We set out from the village of Ukanc, planning an easy one hour walk on path 3 to the Slap Savica (Slavica Waterfall).  it was indeed easy, a lovely stroll through on a well defined woodland path,








with perfect gingerbread houses and tweeting birds, but when we got the the waterfall, we found they wanted to charge us so decided against and set off once more for the further 1h45m trail 29 to the lake above.  Looked easy on the map anyway...











This is where our adventures became even more reminiscent of our Rockie mountain honeymoon, and particularly the fabulous day we had at Lake Louise.  On that trip, we had once again set out in t-shirt weather on an easy lakeside walk around the just thawed lake, which was all well and good, before deciding to return by the upper path where another lake and a cafe was promised.  Again, it didn't sound too far so off we set, with just a light jumper, two oranges and half a sandwich each.  Three hours later, we reached the top, having lost the path, ended up in snow up to our thighs and having had to scramble up a near vertical snowfield...  where we found the cafe was closed, three proper hiker types who looked at us aghast at the way we had come and how ill-prepared we were, and a nice gently sloping, well gritted path back to the bottom...  As I say, a fabulous day ;)  it was simply the most beautiful place I have ever been though, and the walk was much fun :) 
http://www.flickr.com/photos/will-and-becky/sets/72157600297047890/


Anyway, yesterday, we were slightly better prepared (well, we had fleeces, but only two oranges and no sandwiches) and it was warmer and the path was mostly not snowy and well signed but also much, much harder... started steeper









almost immediately and by the end was mostly rocky ledges and steps, defined in
some places with tree trunk steps (where you could tell those apart from the fallen trees!)








and excitingly, iron pegs and foot holds across sheer rock in others, this was more a case of scrambling up, on hands and knees at some points and seemed to take much longer than the 1h45mins indicated. 









We were just despairing of ever reaching the top when we rounded a corner into a snow filled valley and an easy (well level!) trail through the snow












to the prettiest of frozen lakes




- magical, so worth the effort! 





















The views on the way back down were glorious

















- to give you an idea, we walked from the righthand corner of the lake you can see in the picture and this was taken from about half the distance and 3/4 of the way up! -




but down was not much faster and some of it was done on my bottom - only twice unintentionally... :)

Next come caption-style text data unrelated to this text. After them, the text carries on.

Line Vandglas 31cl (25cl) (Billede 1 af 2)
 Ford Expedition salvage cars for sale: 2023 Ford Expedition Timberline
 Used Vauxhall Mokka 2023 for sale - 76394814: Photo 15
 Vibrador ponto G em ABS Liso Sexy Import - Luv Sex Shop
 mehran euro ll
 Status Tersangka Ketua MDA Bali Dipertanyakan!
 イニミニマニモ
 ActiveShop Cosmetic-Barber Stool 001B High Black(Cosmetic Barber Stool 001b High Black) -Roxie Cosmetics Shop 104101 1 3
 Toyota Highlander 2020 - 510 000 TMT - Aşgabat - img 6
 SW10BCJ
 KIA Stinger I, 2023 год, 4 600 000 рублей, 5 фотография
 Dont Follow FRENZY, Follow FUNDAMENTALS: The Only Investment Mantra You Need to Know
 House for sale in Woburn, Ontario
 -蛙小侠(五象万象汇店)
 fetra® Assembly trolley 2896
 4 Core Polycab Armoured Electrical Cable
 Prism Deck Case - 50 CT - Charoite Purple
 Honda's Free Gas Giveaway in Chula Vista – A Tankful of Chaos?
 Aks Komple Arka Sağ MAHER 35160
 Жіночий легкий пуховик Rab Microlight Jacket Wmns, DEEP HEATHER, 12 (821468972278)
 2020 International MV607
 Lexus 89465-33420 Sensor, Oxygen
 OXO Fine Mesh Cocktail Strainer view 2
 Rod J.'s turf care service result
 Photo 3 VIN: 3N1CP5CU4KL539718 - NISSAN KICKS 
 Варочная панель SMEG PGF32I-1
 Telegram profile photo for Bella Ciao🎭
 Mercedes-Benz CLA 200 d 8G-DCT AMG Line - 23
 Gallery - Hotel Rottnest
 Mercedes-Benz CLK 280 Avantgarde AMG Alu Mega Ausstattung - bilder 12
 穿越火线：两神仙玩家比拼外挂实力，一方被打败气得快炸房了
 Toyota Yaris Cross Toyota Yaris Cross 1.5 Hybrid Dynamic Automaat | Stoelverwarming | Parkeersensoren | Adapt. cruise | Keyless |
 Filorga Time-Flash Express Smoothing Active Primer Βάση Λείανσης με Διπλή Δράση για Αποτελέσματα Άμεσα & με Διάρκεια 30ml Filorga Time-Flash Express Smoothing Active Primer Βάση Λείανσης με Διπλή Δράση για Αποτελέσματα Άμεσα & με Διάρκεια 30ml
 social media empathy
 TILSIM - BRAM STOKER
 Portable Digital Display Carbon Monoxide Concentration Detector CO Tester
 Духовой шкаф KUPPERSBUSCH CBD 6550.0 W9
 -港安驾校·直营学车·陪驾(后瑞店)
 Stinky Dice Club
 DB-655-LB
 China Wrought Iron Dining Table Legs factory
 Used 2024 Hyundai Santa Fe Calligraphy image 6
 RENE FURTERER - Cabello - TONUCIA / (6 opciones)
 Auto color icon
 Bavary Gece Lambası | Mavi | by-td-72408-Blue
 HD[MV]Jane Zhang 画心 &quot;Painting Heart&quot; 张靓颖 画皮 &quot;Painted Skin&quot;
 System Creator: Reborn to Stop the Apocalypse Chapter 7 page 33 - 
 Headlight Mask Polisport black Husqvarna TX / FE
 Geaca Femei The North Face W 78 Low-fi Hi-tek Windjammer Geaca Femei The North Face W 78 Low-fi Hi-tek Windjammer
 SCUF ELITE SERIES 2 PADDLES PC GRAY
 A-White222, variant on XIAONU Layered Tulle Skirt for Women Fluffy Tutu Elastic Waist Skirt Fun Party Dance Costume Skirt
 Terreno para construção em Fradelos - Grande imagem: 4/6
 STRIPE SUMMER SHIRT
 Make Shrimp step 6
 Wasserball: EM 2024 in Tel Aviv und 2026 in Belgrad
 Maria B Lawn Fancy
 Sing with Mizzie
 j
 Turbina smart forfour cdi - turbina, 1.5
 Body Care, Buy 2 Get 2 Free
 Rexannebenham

So our 2h stroll turned into a 6h hike - we did indeed make it all the way to the top in 3h and back down in 3h despite the amount of sitting we did! - but well worth the hard slog and cold wet feet - mine were wet from snow and in trying to liberate some lake water to drink, Will disappeared through the ice up to his ankles... we ate clean snow instead :) - for the the fabulous views, the glorious peaacefulness and the slightly smug feeling we have :)

We parked last night in an area marked on our new free map of Slovenia - the tourist office here is brilliant! - as being a camper stop, just below the 1200m pass and after an undisturbed night are now wending our way back down the mountains in glorious sunshine en route to the capital city, Ljubljana



So we have had our idyllic sunny mountain lakes mini break - just in a different country from the one planned and without the company we had hoped to have for it...  -  I have also  discovered some hitherto unknown muscles in my thighs which are screaming this morning but otherwise, all good :)





The tourist office slogan is indeed correct - I do feel Slovenia!